> _What is needed_:
Determine the number of lines in the data below that hold "createElement"; give nothing but that number.

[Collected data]
**********
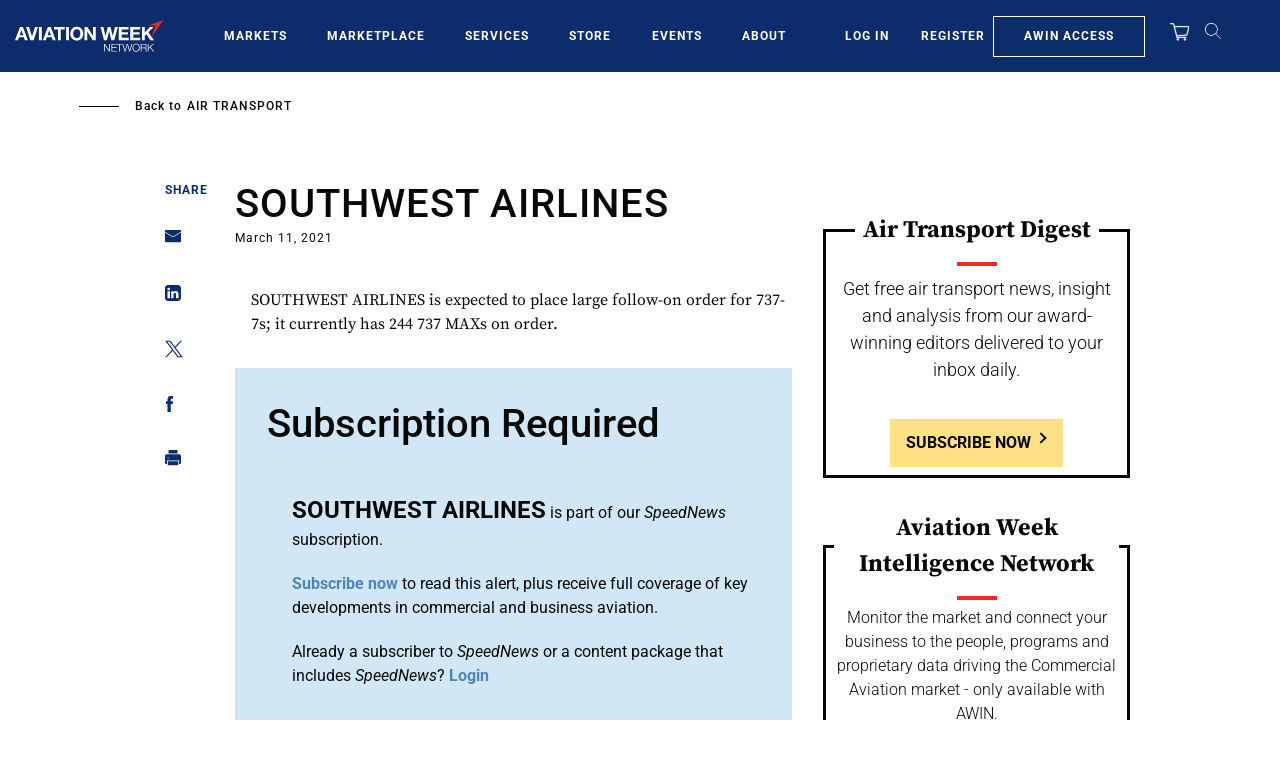

--- FILE ---
content_type: text/javascript
request_url: https://aviationweek.com/sites/default/files/js/js_popxz067Un6K_jVAoCx1zfbKTQ07ljcz5XIYuyzUft8.js?scope=header&delta=4&language=en&theme=particle&include=eJxtjuFuwzAIhF_IC4-EiENdFtt4YDfbnr5JKlXVuj_Hx50ER5tUdCaLV3gMXIy2QFtFzvo1CHb8eODpJtPR4EmnN5ztsKYDwkVrp41dC8MLT35LIdPvDxwSXErLjE3baDhnjavDP15oZF1iZohqfH6jRWfGTKPupV-X9_QmLl0N9yNU_D0vvAhhN4qr1BQumRIcMmWpK9InfYciVdSoJkankuHPPnX2fh6O173pzNThSXeffInK
body_size: -26
content:
/* @license GPL-2.0-or-later https://www.drupal.org/licensing/faq */
(function(userId,contentMeta){var _sf_async_config=window._sf_async_config=(window._sf_async_config||{});_sf_async_config.uid=userId;_sf_async_config.domain=location.host;_sf_async_config.useCanonical=true;_sf_async_config.useCanonicalDomain=true;_sf_async_config.title=contentMeta.title;_sf_async_config.sections=contentMeta.category;_sf_async_config.authors=contentMeta.authorName;var _cbq=window._cbq=(window._cbq||[]);_cbq.push(['_acct',contentMeta.userType]);function loadChartbeat(){var e=document.createElement('script');var n=document.getElementsByTagName('script')[0];e.type='text/javascript';e.async=true;e.src='//static.chartbeat.com/js/chartbeat.js';n.parentNode.insertBefore(e,n);}loadChartbeat();})(drupalSettings.chartbeatUserId,drupalSettings.chartbeatData);;


--- FILE ---
content_type: text/javascript; charset=UTF-8
request_url: https://aviationweek.com/awn/api/visitor-info?format=js
body_size: -269
content:
var awnVisitorInfo = {"ipAddress":"3.139.85.0"};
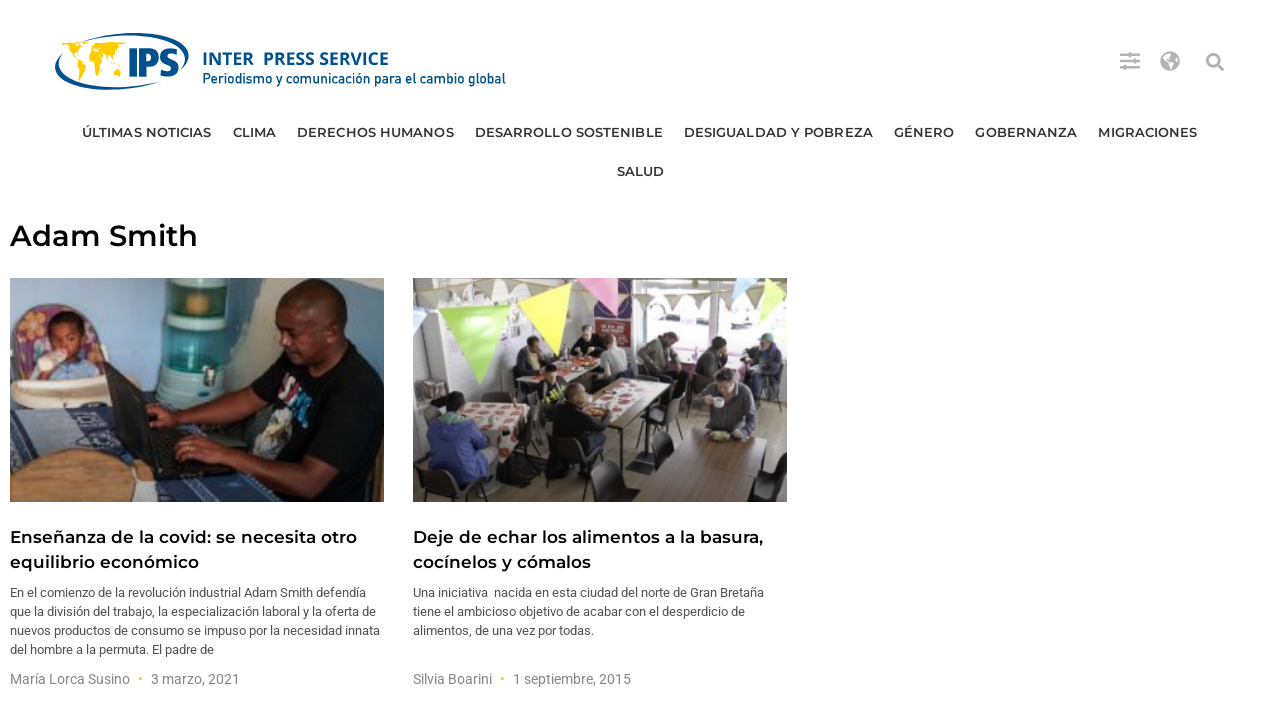

--- FILE ---
content_type: text/html; charset=utf-8
request_url: https://www.google.com/recaptcha/api2/aframe
body_size: 257
content:
<!DOCTYPE HTML><html><head><meta http-equiv="content-type" content="text/html; charset=UTF-8"></head><body><script nonce="KrHvcVIw5rgDokNyPHeeUw">/** Anti-fraud and anti-abuse applications only. See google.com/recaptcha */ try{var clients={'sodar':'https://pagead2.googlesyndication.com/pagead/sodar?'};window.addEventListener("message",function(a){try{if(a.source===window.parent){var b=JSON.parse(a.data);var c=clients[b['id']];if(c){var d=document.createElement('img');d.src=c+b['params']+'&rc='+(localStorage.getItem("rc::a")?sessionStorage.getItem("rc::b"):"");window.document.body.appendChild(d);sessionStorage.setItem("rc::e",parseInt(sessionStorage.getItem("rc::e")||0)+1);localStorage.setItem("rc::h",'1769799038162');}}}catch(b){}});window.parent.postMessage("_grecaptcha_ready", "*");}catch(b){}</script></body></html>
**********
> _Answer_:
2